TASK TO COMPLETE: Rewrite the lines below, requests included, starting at the line that has "How much distance separates" and continuing through the last line, both ends included. Keep the requests as they are, but multiply every number in the answers (distances and coordinates) by 0.75 and round to whole numbers, with halves rounded up.

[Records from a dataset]

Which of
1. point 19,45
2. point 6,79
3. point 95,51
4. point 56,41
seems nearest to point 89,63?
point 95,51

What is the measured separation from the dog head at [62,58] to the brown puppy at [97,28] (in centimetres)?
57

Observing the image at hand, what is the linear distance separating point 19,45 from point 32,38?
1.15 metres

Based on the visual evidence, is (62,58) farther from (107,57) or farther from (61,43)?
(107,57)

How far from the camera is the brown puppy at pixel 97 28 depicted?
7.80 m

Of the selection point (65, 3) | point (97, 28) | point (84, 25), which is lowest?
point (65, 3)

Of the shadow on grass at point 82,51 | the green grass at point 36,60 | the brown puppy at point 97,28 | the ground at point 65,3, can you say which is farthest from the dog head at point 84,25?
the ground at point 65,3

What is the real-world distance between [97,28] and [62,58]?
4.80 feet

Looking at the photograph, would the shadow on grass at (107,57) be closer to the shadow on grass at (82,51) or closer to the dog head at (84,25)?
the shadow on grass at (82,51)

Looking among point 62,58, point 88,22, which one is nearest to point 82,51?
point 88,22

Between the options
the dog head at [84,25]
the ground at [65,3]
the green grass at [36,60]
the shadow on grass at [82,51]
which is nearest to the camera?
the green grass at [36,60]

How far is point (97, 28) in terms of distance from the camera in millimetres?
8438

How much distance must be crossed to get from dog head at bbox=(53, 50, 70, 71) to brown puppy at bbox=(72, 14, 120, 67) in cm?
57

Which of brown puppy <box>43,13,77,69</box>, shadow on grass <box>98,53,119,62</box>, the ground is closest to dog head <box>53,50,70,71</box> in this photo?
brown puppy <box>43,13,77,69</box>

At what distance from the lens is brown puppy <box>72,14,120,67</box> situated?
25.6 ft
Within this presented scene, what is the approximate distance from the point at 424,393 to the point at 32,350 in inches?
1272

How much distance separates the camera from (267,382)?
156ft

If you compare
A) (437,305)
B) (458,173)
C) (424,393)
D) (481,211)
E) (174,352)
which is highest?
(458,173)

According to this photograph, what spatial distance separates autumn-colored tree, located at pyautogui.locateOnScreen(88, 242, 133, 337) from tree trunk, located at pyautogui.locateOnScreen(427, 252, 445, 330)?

FINISHED EXERCISE:
How much distance separates the camera from (267,382)?
117ft

If you compare
A) (437,305)
B) (458,173)
C) (424,393)
D) (481,211)
E) (174,352)
which is highest?
(344,130)

According to this photograph, what spatial distance separates autumn-colored tree, located at pyautogui.locateOnScreen(88, 242, 133, 337) from tree trunk, located at pyautogui.locateOnScreen(427, 252, 445, 330)?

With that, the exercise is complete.